A number of strategic initiatives are benefiting the company. Its reorganization has contributed to cost savings and it utilized its variable cost management measures in 2020 along with the resilience of its supply chain to generate organic profit and higher cash flows. The company is expected to maintain cost discipline in 2021 and this coupled with other strategic actions are likely to support margins and act as a tailwind for the year.

Also, acquisitions continue to be a catalyst for growth. The recently announced acquisition of H.K. Wentworth Limited will reinforce Element’s electronics portfolio. The first quarter of 2020 saw the company investing $6 million to acquire a new offshore fluid technology, which enables it to support its customers with the generation of sustainable capabilities.
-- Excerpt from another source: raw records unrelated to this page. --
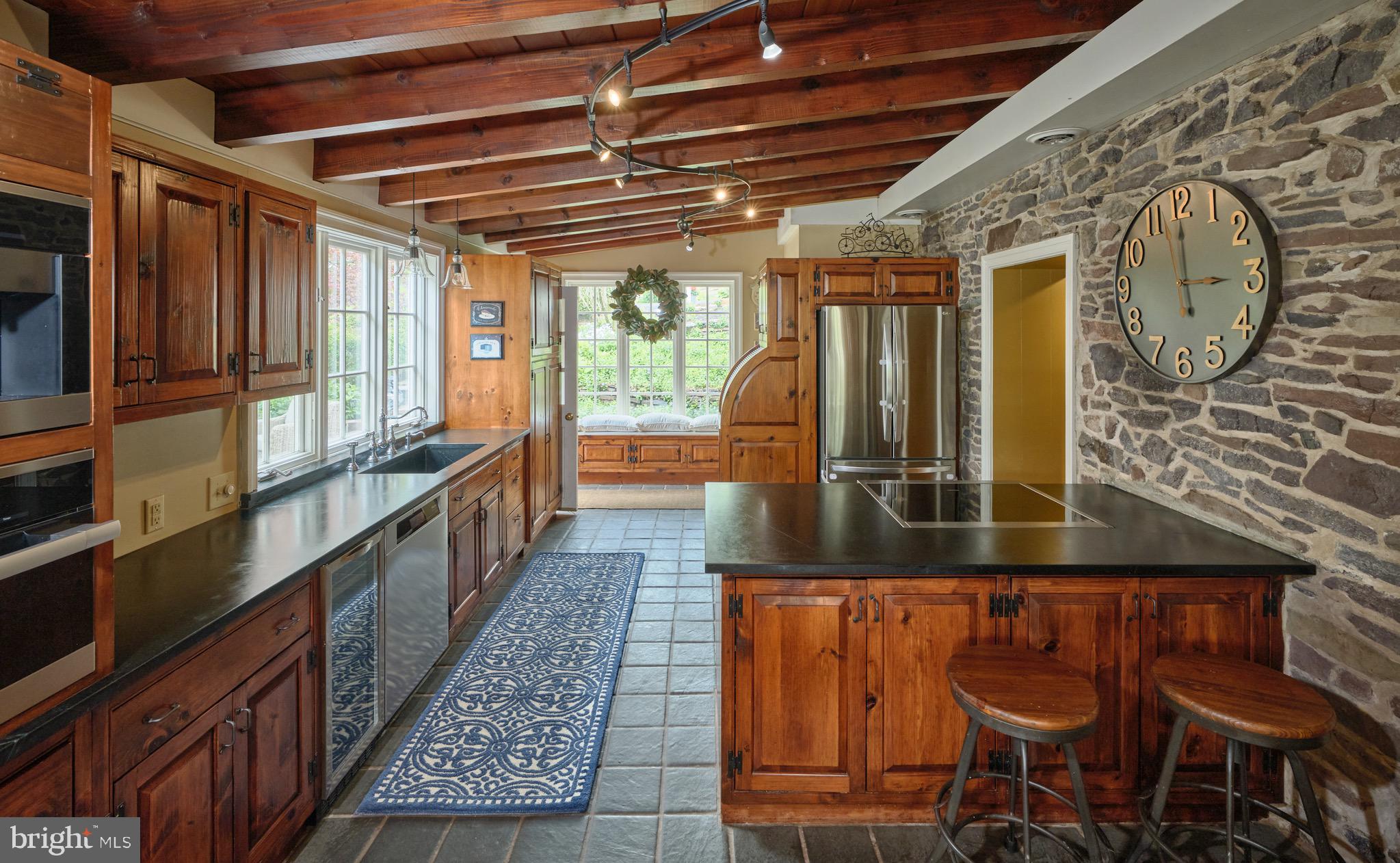 2135 South Sugan Road New Hope, PA 18938 - Photo 8 of 46 Kitchen with exposed beams and stone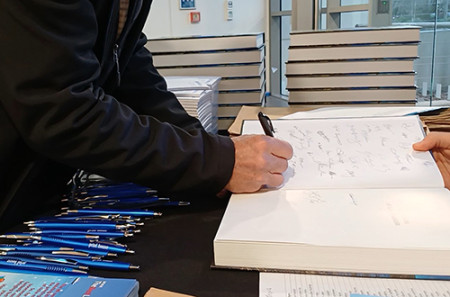 Image of someone signing a book
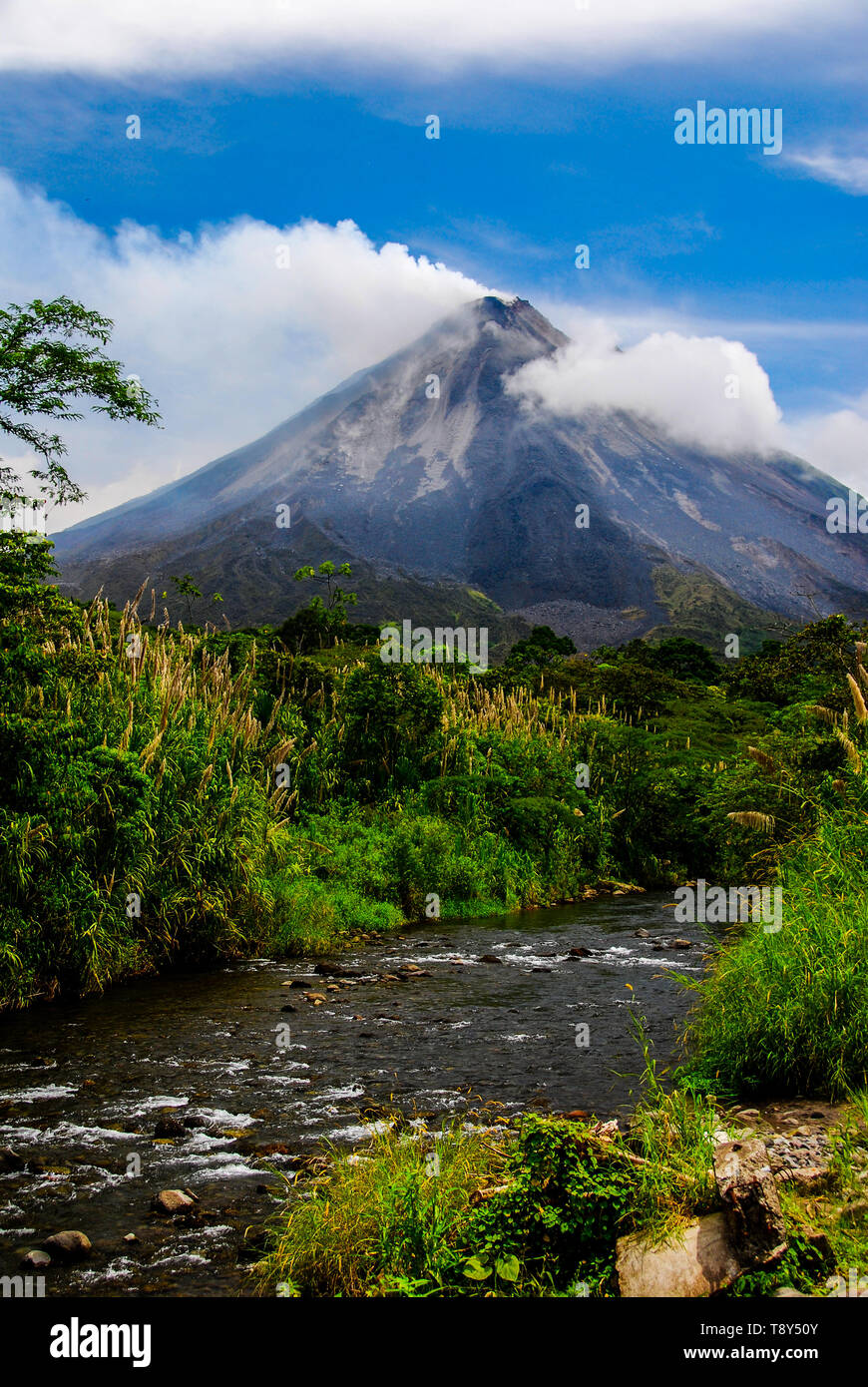 View of Arenal volcano and a small stream in Costa Rica. Stock Photo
The acquisition of Kester in 2019 also added capabilities and scale to its existing electronics assembly materials business.

Moreover, the divestment of its Agricultural Solutions unit provided it a diversified business in terms of products, end-markets and geographies. The divestiture, completed on Jan 31, 2019, for net cash proceeds of $4.28 billion, provides the opportunity to invest in strategic markets, pursue measured mergers and acquisitions and deliver shareholder capital returns.

The company, in its first-quarter call, also increased its adjusted EPS guidance to at least $1.30, up from the prior view of $1.10-1.15. It also expects adjusted EBITDA in a band of $500-$510 million and anticipates generating a free cash flow of $285 million for 2021, up from $275 million expected earlier.

Other Stocks to Consider

Other top-ranked stocks in the basic materials space are Cabot Corporation (CBT - Free Report) , Olin Corporation (OLN - Free Report) and Tronox Holdings PLC (TROX - Free Report) , each sporting a Zacks Rank #1 (Strong Buy). You can see the complete list of today’s Zacks #1 Rank stocks here.

Cabot has a projected earnings growth rate of 125.9% for the current year. The company’s shares have risen 69.9% in a year.

Olin has a projected earnings growth rate of 506.7% for the current year. The company’s shares have soared 277.9% in a year.

Tronox has a projected earnings growth rate of 242.9% for the current year. The company’s shares have jumped a whopping 214.7% in a year.